The Daniel Webster Congressional Clerkship Initiative

On April 5, 2011 Stanford Law School and Georgetown University Law Center co-led an academic conference at Georgetown to spur the creation of a legislative law clerk program in Congress.

The Daniel Webster Congressional Clerkship Initiative
Stanford Law Dean Larry Kramer speaking at Georgetown about the Daniel Webster Congressional Clerkship Initiative.

The conference, Legislative Clerkships and their Implications for Legal Education, Politics, and Law, featured an opening keynote by Rep. Zoe Lofgren (D-CA) and a closing keynote by Rep. Dan Lungren (R-CA), who together championed  bipartisan bill (H.R. 6475) during the 110th Congress that would establish two-year clerkship positions for 12 highly qualified law school graduates to serve an equal number of members in both the House and the Senate. That bill, additionally co-sponsored by Rep. Gabrielle Giffords (D-AZ) and Rep. Lynn Woolsey (D-Calif), passed in September 2008 by voice vote.  Sen. Charles E. Schumer (D-NY) and his co-sponsor (then) Sen. Hillary Clinton (D-NY) introduced a Senate version of the House bill (S. 3533), but it did not reach the Senate floor.

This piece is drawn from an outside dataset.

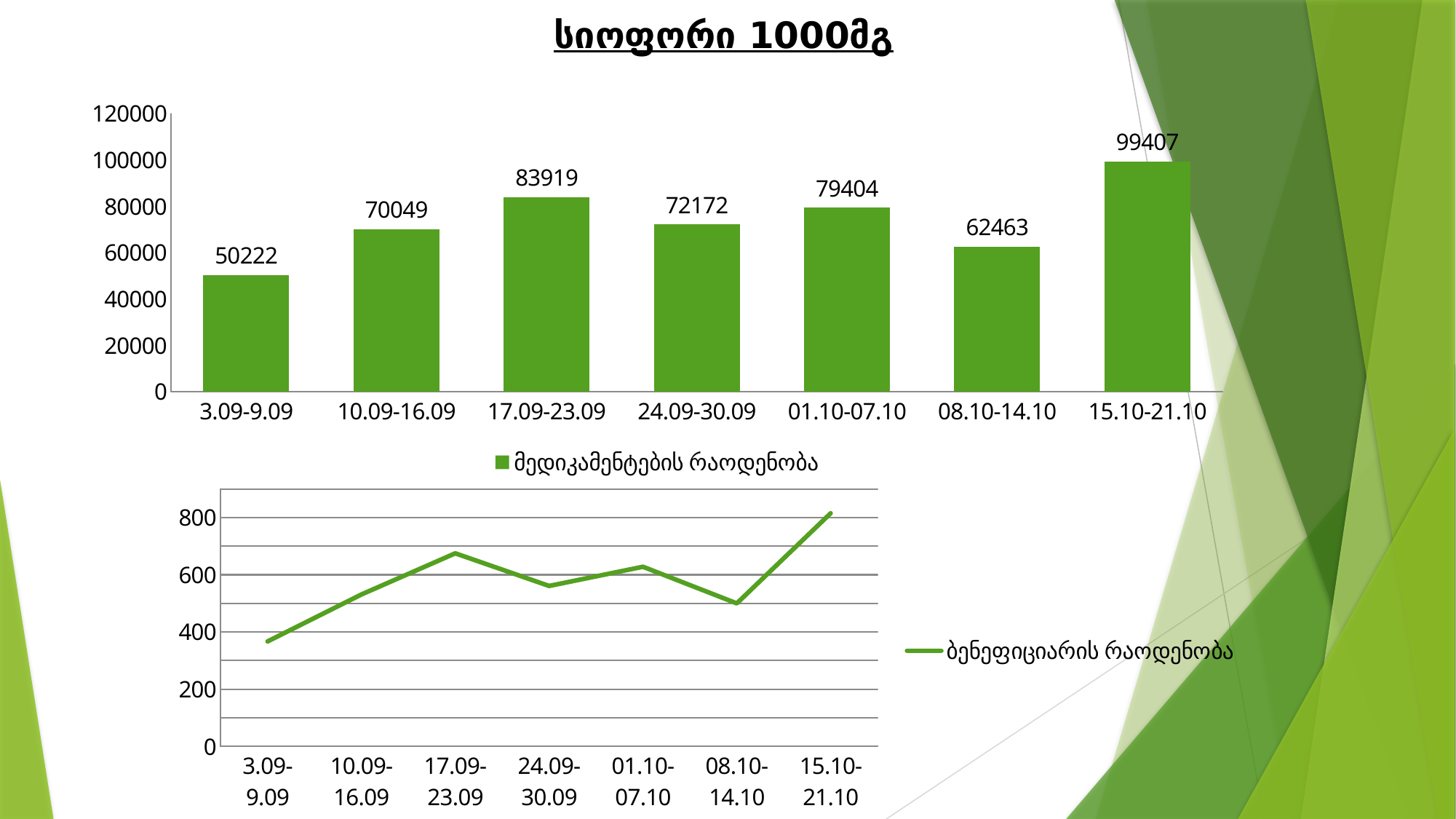
In the bottom line chart, is the value for 17.09-23.09 greater or less than 600? greater In the top bar chart, which period has the highest value? 15.10-21.10 In the bottom line chart, which period has the highest value? 15.10-21.10 In the top bar chart, which is larger, the value for 24.09-30.09 or the value for 01.10-07.10? 01.10-07.10 In the bottom line chart, is the value for 3.09-9.09 greater or less than 400? less What kind of chart is the top chart on the slide? bar chart In the top bar chart, what is the value for 08.10-14.10? 62463 In the top bar chart, which period has the lowest value? 3.09-9.09 In the top bar chart, what is the value for 17.09-23.09? 83919 How many periods are shown on the x axis of the top bar chart? 7 What kind of chart is the bottom chart on the slide? line chart In the top bar chart, what is the difference between the values for 15.10-21.10 and 3.09-9.09? 49185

During the 111th Congress, H.R. 151 was introduced in the House and S. 27 in the Senate. Again the bill passed in the House but stalled in the Senate. Efforts are underway again in the 112th Congress.

Stanford Law School Dean Larry Kramer first envisioned the idea in 2005 of creating a congressional internship program modeled after the federal judicial clerkship program, which provides new law school graduates with an invaluable insider’s understanding of the judicial decision-making process, because there was nothing similar for educating young lawyers in the legislative process. In 2005, the deans of 145 law schools, led by Larry Kramer, wrote to Congress urging creation of a congressional clerkship program. Kramer spent the ensuing years rallying support from within the legal profession, including from law school deans across the country.

“Part of the reason the legal profession in this country tends to emphasize litigation and the judiciary over legislation and the lawmaking process is because legal education has traditionally been tilted toward the courts,” Kramer has explained. “What’s more, the top law graduates in the nation go on to begin their careers as judicial clerks. Those former clerks then go on disproportionately to assume leadership positions in the bar and in the profession. At a time when this nation faces momentous challenges, it is vital to engage the most gifted of our future leaders in the legislative process at the outset of their careers. To have leaders of the profession whose first, formative experience was in Congress would do much to improve understanding and appreciation of the legislative process.”

The proposed clerkships are being named for Daniel Webster, the great American Senator who was also one of the nation’s greatest lawyers and orators.